§ **TEXT SECTION**
"""

Across the river, the Freedom Tower is finally rising over the tightly packed skyscrapers of lower Manhattan .
We continued north along the Hudson River to Weehawken , New Jersey and the Lincoln Harbor Yacht Center . On previous visits here we found the wakes from all the commercial traffic bounced so frequently through the marina that you felt seasick while tied up at your slip! But a recent advertisement in a cruising guide proclaimed that ‘we’ve tamed the Hudson ’ with a new seawall designed by Stevens Institute of Technology and that LHYC was now ‘calm and quiet.’ Well, it wasn’t! New rubber collars around the pilings had quieted the shrill noises that had accompanied the rise and fall of the floating docks but boats still bobbed and quaked viciously throughout the marina. But the view across the Hudson of midtown Manhattan is priceless. We stayed three days!
Frank did a great job (as usual) fighting the currents in the marina and getting Lazy W into a narrow slip. He was still quite miffed by our GPS issues, our engine starter problem, our fuel problem, and a faulty knee joint. The updated chip for our GPS was waiting for us at the marina office – too bad that it was already outdated and, though it solved its startup problem, it created a host of others. A revision was on its way! Further troubleshooting determined that the engine starter problem was most likely due to operator error and a finicky key that sometimes slips from its required position thus preventing the engine from starting. The fuel problem may be due to lack of marine grade hoses that may need replacement. The faulty knee joint is due to old age and will have to be tolerated for now.
We were glad to spend our first evening near the Big Apple in the company of our friend, Jim Rich. Dinner at the Chart House, cocktails on Lazy W – a great night. As requested Jim arrived with a grease gun so that the next morning the Captain could grease the Admiral’s creaky anchor windlass. Jim took us for provisions in Hoboken before he left for Long Island . Thanks Jim!
Our chores somewhat completed, it was time for some sightseeing. We hopped on the Hudson-Bergen Light Rail to Newport/Pavonia (near where Jon and Nancy lived before their move to Thailand ) where we switched to the Path train to the World Trade Center stop. Nearly ten years after 9/11, Freedom Tower is rising from the WTC site. It now has steel reaching to the 72nd floor and glass wall panels reaching to the 44th floor. When completed the tower will have 104 floors and will be 1,776 feet high, including the 400-foot spire. Publishing giant Condé Nast has already signed a 25-year lease to occupy a third of the commercial space – the 21st through 40th floors.

"""

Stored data
"""

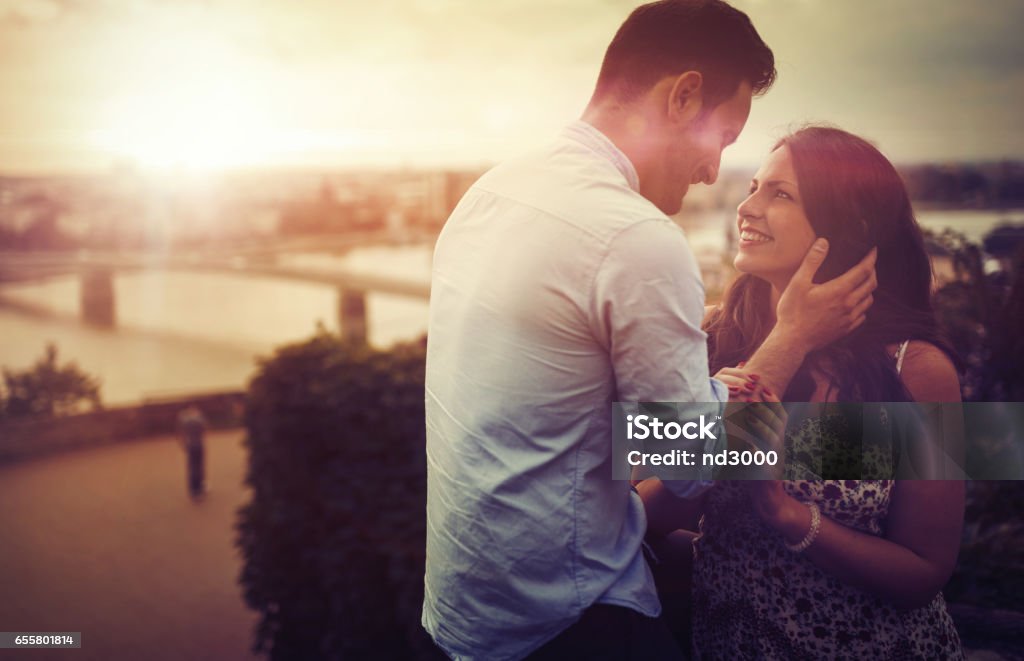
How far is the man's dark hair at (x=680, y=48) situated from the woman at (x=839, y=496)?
381 mm

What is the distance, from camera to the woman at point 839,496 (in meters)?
1.36

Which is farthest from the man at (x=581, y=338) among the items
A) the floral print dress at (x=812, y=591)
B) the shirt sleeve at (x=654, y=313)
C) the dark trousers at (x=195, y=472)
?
the dark trousers at (x=195, y=472)

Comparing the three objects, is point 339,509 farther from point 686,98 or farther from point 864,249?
point 686,98

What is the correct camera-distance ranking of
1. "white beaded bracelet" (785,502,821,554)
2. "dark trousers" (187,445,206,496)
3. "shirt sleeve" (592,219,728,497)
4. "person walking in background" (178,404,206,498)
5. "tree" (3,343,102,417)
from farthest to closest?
"tree" (3,343,102,417) < "dark trousers" (187,445,206,496) < "person walking in background" (178,404,206,498) < "white beaded bracelet" (785,502,821,554) < "shirt sleeve" (592,219,728,497)

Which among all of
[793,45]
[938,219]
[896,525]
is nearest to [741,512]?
[896,525]

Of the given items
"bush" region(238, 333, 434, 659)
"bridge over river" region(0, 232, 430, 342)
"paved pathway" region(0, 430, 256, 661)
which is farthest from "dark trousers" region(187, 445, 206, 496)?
"bridge over river" region(0, 232, 430, 342)

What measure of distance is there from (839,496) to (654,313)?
707 mm

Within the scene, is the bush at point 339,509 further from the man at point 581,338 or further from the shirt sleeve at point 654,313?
the shirt sleeve at point 654,313

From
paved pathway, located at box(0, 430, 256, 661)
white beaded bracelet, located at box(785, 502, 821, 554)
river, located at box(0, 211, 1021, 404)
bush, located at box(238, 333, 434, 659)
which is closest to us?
white beaded bracelet, located at box(785, 502, 821, 554)

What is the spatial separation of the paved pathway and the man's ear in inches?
154

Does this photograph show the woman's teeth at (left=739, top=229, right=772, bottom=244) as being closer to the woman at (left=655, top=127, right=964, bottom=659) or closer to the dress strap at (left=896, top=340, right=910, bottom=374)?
the woman at (left=655, top=127, right=964, bottom=659)

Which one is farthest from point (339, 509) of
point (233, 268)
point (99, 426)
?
point (233, 268)

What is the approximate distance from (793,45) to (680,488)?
180 cm

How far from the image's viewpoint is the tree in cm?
1254
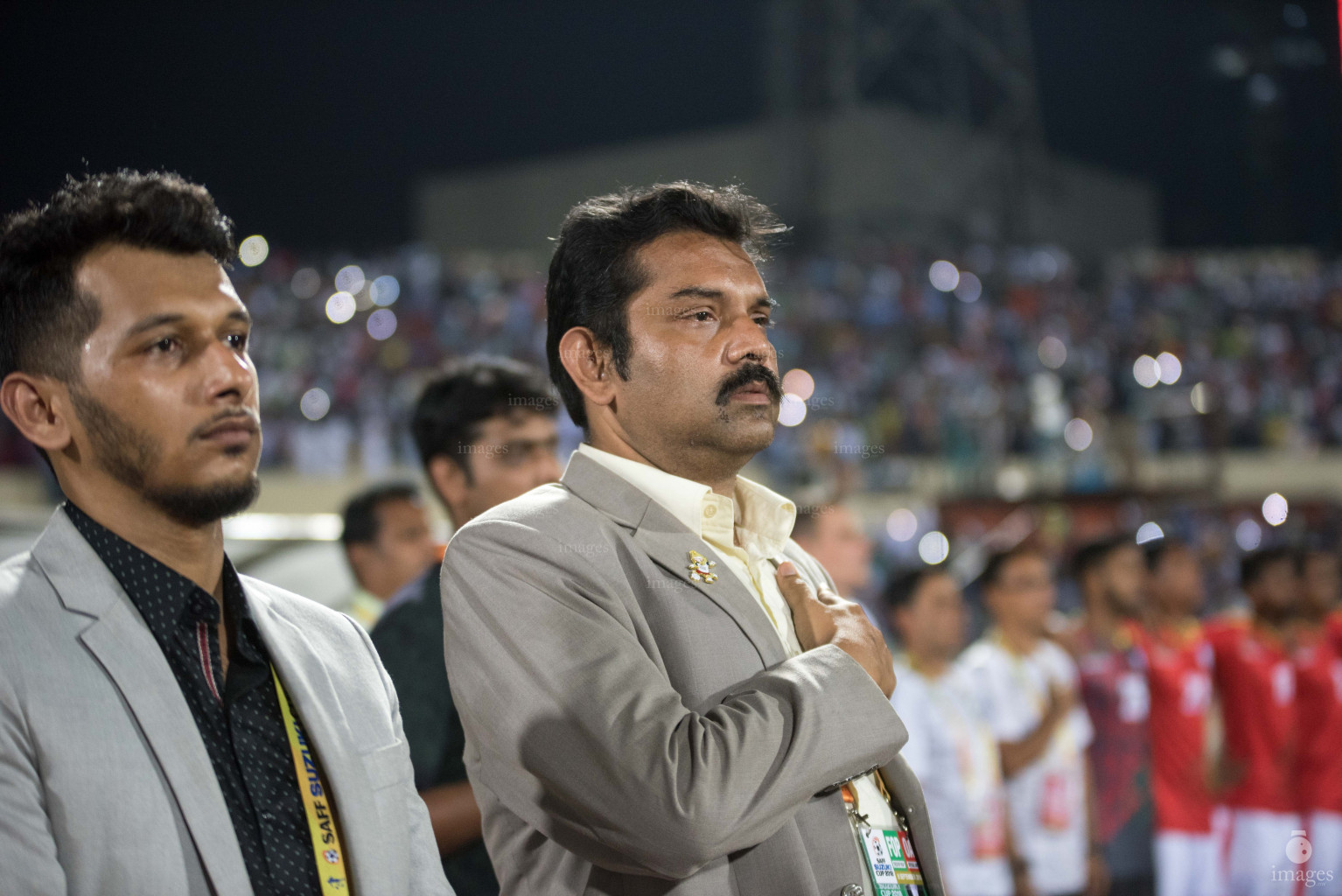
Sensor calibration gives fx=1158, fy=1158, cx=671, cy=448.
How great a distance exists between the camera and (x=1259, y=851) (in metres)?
5.25

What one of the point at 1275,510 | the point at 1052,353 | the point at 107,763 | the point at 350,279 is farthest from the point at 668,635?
the point at 350,279

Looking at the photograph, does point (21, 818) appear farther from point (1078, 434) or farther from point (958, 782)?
point (1078, 434)

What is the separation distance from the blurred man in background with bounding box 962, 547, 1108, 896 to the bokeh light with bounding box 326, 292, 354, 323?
18.3m

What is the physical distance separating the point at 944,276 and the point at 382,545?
66.0 ft

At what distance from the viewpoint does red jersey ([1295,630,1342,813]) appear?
17.7 feet

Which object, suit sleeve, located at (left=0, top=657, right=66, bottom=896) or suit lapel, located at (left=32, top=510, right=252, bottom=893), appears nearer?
suit sleeve, located at (left=0, top=657, right=66, bottom=896)

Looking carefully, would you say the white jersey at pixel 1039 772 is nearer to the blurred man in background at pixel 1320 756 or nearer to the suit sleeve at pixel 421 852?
the blurred man in background at pixel 1320 756

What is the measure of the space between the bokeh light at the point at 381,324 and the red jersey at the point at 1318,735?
1685cm

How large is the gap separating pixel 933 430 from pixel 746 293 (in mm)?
14057

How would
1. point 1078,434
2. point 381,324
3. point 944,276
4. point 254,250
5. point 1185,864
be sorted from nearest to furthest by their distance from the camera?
1. point 1185,864
2. point 1078,434
3. point 381,324
4. point 944,276
5. point 254,250

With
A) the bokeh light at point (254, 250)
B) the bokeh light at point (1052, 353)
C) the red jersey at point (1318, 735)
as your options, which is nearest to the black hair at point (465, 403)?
the red jersey at point (1318, 735)

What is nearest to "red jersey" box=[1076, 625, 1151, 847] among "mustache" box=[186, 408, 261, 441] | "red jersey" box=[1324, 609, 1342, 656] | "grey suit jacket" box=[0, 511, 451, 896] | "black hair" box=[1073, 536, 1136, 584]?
"black hair" box=[1073, 536, 1136, 584]

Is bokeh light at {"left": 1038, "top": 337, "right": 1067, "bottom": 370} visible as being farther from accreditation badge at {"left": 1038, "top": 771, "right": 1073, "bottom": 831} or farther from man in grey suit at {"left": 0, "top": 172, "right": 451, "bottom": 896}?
man in grey suit at {"left": 0, "top": 172, "right": 451, "bottom": 896}

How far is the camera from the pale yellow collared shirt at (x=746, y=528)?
65.7 inches
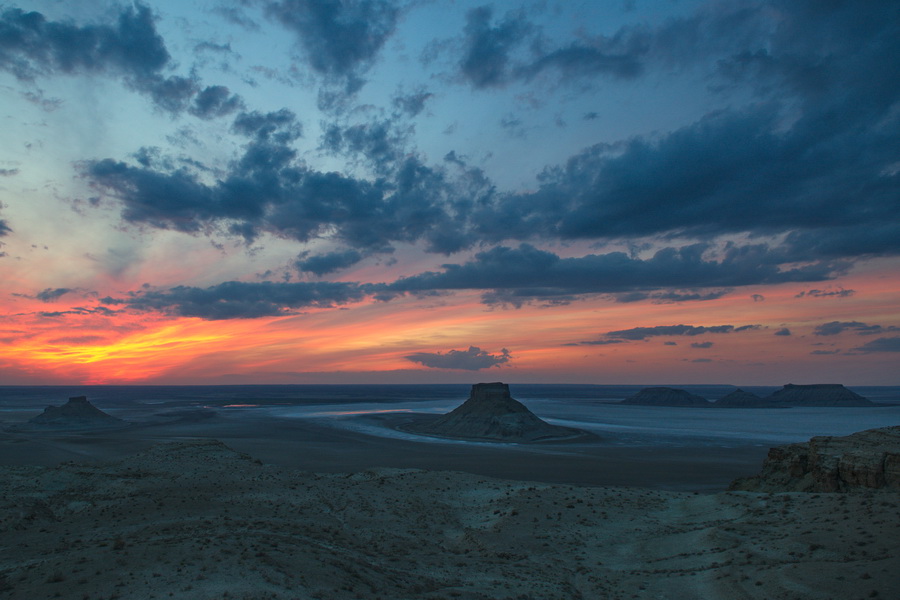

"""

§ **WORK INSTRUCTION**
Could you write the next part of the account of the Lazy W's cruise up the Hudson, starting after its last sentence? None of this material is needed.

§ **RESPONSE AREA**
From 1892-1924, the immigration station on Ellis Island processed over 12 million immigrants seeking entry and a new life in America . In 1954, Ellis Island was abandoned and fell into disrepair. Fundraising efforts in the 1980’s by Chrysler’s Lee Iacocca, himself a son of Italian immigrants who passed through Ellis Island , helped fuel its restoration. Today the minaret-topped, castle-like structure has been restored to its 1900’s appearance to give the visitor a sense of what greeted the hopeful immigrants who reached our shore after long and arduous journeys aboard crowded steamships.
A visit to Ellis Island had been on my bucket list for years so we boarded a ferry from Liberty State Park early on Sunday morning. A park ranger led a tour through Registry Hall giving us a step-by-step overview of the entry process – the medical review, the legal questions, the money exchange. One poignant exhibit, Treasures from Home, displays some of the possessions that the immigrants deemed necessary to bring from their homeland – everything from linens to rolling pins, tools of their trade to teddy bears, china, photographs and sewing machines.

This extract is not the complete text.